In Classical Greek, Lethe (Λήθη; , ) literally means "forgetfulness" or "concealment" and is related to the Greek word for "truth": a-lethe-ia (αλήθεια), meaning "un-forgetfulness" or "un-concealment".  The River Lethe in Greek Mythology has appeared many times in popular culture since the times of ancient Greece.

Comics and manga
In the Japanese manga Saint Seiya, written and illustrated by Masami Kurumada, the river Lethe appears in the third act, the Hades arc. The river Lethe is mentioned several times as the boundary between the Underworld and the Elysion, the paradise of the Greek deities and heroes. It also appears in the anime adaptation of the manga, depicted in the same manner as the source material.

In Marvel Comics Zeus drinks from Lethe before he is reborn, causing him to forget his life. Later Hercules uses the water to help defeat Typhon.

In the Japanese manga Sailor Moon, written and illustrated by Naoko Takeuchi, the "River of Forgetfulness" appears in act 56, the seventh act of the Stars arc. Sailor Lethe, guardian of the planet Lethe, is the watchman of the river. Sailor Lethe's much less aggressive sister, Sailor Mnemosyne, is the watchman of the "River of Memory." When the main character, Sailor Moon, falls into Lethe's river, she loses all sense of her memory, as do the rest of her allies when they fall in. Sailor Moon is able to regain her memory, but Princess Kakyuu must drink from Mnemosyne's River of Memory in order to snap out of Lethe's spell.

◆ Aim 1
In the text on Lethe in popular culture, who watches over the "River of Memory" in the Sailor Moon manga?
The entries come from a different source than the text on Lethe in popular culture.

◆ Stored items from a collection
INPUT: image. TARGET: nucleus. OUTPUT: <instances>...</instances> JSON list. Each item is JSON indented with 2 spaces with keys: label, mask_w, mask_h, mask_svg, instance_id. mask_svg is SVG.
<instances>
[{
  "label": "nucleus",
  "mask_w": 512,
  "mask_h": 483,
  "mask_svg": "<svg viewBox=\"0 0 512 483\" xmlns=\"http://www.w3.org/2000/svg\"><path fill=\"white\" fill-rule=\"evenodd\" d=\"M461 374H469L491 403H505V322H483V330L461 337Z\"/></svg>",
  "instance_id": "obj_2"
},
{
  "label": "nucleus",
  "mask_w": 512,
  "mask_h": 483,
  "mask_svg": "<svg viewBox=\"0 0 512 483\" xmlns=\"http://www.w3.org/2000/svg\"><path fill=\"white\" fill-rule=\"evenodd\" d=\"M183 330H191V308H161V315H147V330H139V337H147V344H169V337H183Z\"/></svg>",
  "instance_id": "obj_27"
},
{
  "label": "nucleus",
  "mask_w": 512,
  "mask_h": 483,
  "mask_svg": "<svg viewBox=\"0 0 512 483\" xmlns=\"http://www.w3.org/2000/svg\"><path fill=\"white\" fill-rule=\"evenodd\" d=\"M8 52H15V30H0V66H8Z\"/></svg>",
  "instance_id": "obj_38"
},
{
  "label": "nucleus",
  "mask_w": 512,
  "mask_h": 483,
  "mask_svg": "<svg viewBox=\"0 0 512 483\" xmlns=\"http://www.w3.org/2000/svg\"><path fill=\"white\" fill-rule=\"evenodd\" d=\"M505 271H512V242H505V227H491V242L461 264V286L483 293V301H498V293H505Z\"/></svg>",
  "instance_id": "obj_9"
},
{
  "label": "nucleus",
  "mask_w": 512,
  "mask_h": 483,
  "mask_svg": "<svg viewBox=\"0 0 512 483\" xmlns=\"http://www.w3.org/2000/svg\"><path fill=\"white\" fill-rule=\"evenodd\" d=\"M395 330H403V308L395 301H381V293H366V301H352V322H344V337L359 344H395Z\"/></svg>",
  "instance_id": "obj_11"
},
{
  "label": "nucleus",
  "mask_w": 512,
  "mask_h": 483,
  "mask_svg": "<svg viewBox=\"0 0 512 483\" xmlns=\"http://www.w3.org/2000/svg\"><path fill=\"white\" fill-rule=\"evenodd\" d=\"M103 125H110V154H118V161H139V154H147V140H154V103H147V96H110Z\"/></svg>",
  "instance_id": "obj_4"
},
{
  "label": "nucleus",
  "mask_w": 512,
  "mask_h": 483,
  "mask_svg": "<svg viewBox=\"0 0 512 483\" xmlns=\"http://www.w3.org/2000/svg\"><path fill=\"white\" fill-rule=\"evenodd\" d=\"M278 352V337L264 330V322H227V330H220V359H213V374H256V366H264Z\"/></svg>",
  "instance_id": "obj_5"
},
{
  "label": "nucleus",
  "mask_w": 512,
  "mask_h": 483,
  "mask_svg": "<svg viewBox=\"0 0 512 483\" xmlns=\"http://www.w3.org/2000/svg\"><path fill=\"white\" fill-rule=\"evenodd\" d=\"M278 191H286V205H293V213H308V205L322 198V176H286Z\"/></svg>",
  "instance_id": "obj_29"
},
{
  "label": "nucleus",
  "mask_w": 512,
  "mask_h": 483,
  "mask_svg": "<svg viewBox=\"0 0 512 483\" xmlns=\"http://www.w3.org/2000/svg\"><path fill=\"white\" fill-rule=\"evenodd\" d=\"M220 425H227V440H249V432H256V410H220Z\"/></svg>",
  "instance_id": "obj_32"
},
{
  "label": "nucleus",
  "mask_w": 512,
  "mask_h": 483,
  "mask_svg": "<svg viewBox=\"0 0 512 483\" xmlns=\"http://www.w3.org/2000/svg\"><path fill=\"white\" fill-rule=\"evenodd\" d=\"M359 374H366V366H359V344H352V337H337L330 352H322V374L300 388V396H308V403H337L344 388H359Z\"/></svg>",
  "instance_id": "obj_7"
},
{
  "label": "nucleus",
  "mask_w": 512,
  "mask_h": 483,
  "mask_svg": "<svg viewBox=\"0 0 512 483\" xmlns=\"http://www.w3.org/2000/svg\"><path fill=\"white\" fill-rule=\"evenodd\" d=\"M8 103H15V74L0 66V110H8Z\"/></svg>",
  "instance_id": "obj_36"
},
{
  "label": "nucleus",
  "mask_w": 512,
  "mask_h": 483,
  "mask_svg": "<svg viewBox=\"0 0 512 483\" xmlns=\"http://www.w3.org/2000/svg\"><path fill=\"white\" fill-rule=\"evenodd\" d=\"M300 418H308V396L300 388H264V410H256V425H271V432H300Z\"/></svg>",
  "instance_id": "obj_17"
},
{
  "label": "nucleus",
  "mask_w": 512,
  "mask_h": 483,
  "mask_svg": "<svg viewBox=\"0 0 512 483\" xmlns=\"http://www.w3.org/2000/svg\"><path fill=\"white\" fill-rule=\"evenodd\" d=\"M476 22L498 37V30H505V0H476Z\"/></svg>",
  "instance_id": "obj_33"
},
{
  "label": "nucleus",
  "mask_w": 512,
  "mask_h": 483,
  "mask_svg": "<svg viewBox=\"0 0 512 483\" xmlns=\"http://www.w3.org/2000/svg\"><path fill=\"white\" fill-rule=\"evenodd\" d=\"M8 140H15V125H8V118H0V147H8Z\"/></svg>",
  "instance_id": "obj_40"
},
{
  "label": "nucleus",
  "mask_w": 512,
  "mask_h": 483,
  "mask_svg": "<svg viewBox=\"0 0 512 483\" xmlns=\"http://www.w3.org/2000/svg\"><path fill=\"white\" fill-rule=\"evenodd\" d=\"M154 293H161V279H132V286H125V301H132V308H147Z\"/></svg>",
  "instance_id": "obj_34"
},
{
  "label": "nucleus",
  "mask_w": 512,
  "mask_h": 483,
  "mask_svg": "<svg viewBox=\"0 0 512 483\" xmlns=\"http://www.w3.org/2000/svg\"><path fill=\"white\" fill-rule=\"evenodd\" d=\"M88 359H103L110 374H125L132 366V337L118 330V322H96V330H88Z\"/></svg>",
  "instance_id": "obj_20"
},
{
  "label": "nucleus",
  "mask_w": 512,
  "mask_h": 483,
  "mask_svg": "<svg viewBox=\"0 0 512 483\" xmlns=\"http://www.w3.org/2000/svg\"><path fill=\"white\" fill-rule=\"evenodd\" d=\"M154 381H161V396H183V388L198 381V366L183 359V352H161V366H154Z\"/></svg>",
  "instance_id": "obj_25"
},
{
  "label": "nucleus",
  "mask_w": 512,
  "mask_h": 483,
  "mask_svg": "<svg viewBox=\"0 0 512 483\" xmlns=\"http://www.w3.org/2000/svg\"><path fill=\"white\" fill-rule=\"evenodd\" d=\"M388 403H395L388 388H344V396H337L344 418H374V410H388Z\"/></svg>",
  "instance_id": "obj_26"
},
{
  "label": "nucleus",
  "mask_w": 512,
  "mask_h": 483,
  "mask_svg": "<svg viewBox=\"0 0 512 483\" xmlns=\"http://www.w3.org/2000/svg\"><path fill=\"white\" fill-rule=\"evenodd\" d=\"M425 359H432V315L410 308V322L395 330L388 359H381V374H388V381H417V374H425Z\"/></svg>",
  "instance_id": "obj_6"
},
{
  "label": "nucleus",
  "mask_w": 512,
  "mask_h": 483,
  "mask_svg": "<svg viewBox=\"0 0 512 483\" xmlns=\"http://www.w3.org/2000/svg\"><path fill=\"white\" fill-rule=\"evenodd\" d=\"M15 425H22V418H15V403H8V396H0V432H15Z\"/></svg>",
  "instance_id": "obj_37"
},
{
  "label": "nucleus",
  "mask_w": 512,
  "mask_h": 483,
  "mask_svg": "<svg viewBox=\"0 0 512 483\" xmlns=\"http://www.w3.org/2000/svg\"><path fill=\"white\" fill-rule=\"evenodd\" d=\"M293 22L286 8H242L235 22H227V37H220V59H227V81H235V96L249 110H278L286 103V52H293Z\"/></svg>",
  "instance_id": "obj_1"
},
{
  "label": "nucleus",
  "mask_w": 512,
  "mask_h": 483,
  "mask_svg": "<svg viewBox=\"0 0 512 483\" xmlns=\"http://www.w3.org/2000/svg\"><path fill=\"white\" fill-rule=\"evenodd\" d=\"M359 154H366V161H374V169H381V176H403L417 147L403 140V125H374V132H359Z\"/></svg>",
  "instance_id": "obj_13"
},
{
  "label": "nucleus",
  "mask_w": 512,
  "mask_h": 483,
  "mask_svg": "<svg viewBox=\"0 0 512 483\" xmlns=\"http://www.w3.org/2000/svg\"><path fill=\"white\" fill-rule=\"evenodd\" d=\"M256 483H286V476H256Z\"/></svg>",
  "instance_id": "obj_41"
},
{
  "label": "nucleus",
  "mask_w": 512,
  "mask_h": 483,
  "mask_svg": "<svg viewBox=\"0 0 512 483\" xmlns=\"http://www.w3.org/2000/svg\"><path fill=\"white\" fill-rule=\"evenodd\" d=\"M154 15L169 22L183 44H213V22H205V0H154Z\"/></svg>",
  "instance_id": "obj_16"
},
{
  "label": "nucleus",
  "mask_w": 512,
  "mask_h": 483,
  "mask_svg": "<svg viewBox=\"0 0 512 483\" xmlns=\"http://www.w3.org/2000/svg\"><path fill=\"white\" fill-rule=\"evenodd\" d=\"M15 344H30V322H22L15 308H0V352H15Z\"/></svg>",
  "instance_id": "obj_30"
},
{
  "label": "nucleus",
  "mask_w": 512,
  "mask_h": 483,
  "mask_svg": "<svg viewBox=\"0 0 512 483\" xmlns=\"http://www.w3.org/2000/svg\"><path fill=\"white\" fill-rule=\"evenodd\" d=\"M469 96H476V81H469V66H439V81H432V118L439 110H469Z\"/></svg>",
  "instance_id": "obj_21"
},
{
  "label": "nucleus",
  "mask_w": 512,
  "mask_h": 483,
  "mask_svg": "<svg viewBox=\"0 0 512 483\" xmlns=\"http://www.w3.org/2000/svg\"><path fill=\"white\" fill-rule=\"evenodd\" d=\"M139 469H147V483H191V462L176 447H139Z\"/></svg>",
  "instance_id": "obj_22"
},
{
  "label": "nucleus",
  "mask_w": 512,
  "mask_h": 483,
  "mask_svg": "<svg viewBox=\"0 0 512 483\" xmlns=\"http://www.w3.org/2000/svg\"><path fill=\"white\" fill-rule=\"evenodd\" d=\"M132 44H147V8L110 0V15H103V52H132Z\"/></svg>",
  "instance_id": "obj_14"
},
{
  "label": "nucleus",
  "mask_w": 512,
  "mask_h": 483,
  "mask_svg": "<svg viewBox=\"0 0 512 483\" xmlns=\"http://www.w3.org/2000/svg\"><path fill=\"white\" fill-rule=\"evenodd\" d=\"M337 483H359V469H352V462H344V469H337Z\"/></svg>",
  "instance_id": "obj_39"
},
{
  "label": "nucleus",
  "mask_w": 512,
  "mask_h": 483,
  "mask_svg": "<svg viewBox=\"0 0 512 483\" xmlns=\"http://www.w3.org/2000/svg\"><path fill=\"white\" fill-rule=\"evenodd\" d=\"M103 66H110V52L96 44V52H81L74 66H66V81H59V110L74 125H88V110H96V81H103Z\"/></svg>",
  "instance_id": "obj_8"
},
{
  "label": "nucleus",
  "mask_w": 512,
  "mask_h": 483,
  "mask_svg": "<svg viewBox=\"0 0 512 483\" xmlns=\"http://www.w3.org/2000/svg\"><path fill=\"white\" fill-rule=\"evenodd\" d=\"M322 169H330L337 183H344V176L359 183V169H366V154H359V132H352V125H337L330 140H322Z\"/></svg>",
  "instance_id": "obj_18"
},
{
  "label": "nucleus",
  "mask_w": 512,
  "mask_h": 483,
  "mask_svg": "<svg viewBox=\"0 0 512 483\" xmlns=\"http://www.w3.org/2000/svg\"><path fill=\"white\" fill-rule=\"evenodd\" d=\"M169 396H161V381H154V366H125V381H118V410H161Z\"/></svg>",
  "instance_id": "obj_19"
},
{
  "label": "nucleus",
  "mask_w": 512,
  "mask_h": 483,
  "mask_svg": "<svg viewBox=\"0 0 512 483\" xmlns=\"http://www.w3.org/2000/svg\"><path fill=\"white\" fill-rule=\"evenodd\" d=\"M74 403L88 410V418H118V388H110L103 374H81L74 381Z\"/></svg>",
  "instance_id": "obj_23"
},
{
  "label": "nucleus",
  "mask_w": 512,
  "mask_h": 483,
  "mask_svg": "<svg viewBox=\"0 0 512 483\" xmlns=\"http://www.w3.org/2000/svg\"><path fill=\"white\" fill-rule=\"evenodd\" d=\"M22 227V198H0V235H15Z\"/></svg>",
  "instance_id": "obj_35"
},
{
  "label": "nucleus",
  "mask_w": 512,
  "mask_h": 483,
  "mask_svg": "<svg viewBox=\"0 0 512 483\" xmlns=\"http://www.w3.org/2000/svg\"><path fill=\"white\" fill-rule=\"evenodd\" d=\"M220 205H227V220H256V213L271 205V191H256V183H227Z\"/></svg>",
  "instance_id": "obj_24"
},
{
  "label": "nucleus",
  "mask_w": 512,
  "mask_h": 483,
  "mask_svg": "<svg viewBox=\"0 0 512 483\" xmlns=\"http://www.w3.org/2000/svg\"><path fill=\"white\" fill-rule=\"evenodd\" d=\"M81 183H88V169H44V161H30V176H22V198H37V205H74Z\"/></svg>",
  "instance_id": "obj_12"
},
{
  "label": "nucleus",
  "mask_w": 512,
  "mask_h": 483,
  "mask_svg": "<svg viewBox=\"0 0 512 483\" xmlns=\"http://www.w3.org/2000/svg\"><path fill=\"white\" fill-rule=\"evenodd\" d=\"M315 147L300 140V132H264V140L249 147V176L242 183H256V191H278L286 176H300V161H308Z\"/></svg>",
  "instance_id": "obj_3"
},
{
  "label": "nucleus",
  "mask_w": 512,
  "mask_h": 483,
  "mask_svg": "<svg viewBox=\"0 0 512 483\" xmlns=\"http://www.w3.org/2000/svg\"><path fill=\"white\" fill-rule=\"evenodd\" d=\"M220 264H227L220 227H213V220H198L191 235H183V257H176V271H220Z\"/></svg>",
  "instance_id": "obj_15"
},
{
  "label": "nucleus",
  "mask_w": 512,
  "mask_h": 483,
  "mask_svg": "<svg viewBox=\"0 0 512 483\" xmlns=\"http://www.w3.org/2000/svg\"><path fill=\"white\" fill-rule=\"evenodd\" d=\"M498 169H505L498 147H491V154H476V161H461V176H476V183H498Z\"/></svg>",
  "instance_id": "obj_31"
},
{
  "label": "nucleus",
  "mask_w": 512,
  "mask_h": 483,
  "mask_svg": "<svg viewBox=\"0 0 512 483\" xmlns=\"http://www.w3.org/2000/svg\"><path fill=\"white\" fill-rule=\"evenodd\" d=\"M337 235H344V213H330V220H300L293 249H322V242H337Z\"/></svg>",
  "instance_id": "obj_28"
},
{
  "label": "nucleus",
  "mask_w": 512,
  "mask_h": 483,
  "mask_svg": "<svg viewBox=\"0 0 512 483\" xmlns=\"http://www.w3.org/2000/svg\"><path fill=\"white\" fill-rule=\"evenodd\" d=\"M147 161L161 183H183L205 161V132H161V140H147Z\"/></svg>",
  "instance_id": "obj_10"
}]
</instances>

◆ Aim 2
Identify every line of the entries that contains the string "instances".

◆ Written reply 1
Sailor Mnemosyne

◆ Written reply 2
INPUT: image. TARGET: nucleus. OUTPUT: <instances>...</instances> JSON list. Each item is JSON indented with 2 spaces with keys: label, mask_w, mask_h, mask_svg, instance_id. mask_svg is SVG.
<instances>
</instances>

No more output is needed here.